E lina schreckt aus dem Schlaf. Sie begreift nicht, warum es dunkel ist, warum ihr das Herz in der Brust flattert. Sie scheint zu stehen, an einer erstaunlich weichen Wand zu lehnen. Es kommt ihr so vor, als seien ihre Füße sehr weit unter ihr. Ihr Mund ist trocken, die Zunge klebt ihr am Gaumen. Sie hat keinerlei Erinnerung daran, warum sie hier im Dunkeln steht, dösend an eine Wand gelehnt. Ihr Kopf ist so leer wie ein weißer Bogen Papier. Sie dreht den Kopf, und mit einem jähen Ruck kippt alles um die eigene Achse. Auf einmal sieht sie das Fenster und neben sich Ted, und sie sieht, dass sie überhaupt nicht steht. Sie liegt. Auf dem Rücken, die Hände auf der Brust verschränkt, eine Frau aus Stein auf einem Sarkophag.

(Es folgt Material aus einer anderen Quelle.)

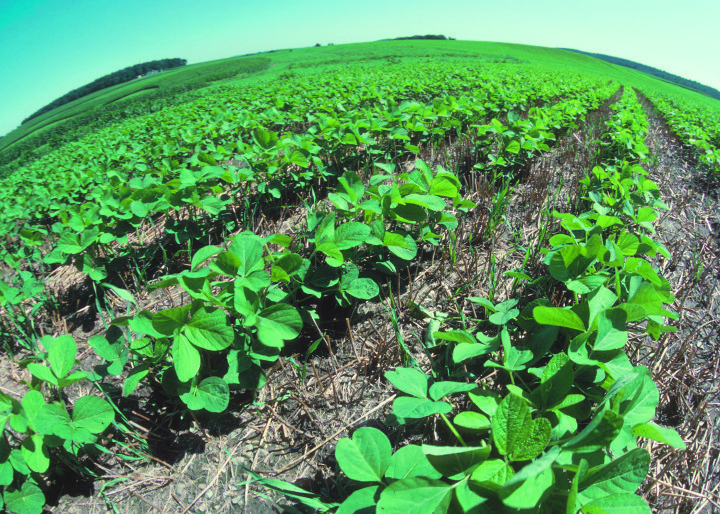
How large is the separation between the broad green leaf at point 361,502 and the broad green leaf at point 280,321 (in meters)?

    Das Zimmer ist von Atemgeräuschen erfüllt. Irgendwo im Haus ächzt eine Wasserleitung. Auf den Dachpfannen über ihr kratzt es leise wie von Vogelkrallen.
    Es muss das Kind in ihr gewesen sein, das sie mit einer Bewegung geweckt hat, mit einem Recken und Strecken, mit einem Tritt oder einem Schlag von innen gegen den Bauch. Das kommt in letzter Zeit häufig vor.
    Elina dreht den Kopf hin und her und blickt sich in dem dunklen Zimmer um. Die Möbel, die sich schwarz in die Ecken ducken, das Rollo vor dem Fenster, das im selben schmutzigen Orange leuchtet wie die Laternen auf der Straßen.
Neben ihr Ted, unter der Bettdecke zusammengerollt. Auf seinem Nachttisch türmen sich Bücher, sein Handy leuchtet grün im Dämmerlicht. Auf ihrem Nachttisch ein Stapel, der wie ein Haufen überdimensionaler Taschentücher aussieht.
    Und da ist noch ein Geräusch, irgendwo neben ihrem Kopf, ein scharfes, jähes Häch-häch wie ein Räuspern.
    Als sie sich zu Ted umdrehen will, durchzuckt sie ein sengender Schmerz, als ob ihr Bauch aufreißt, als ob jemand einen Schneidbrenner dagegenhält. Sie schnappt nach Luft und will sich zur Beruhigung an den prallen Babybauch fassen. Aber ihre Hände finden nichts. Sie greifen ins Leere. Kein Babybauch mehr. Kein Baby. Nur schlaffe, lose Haut.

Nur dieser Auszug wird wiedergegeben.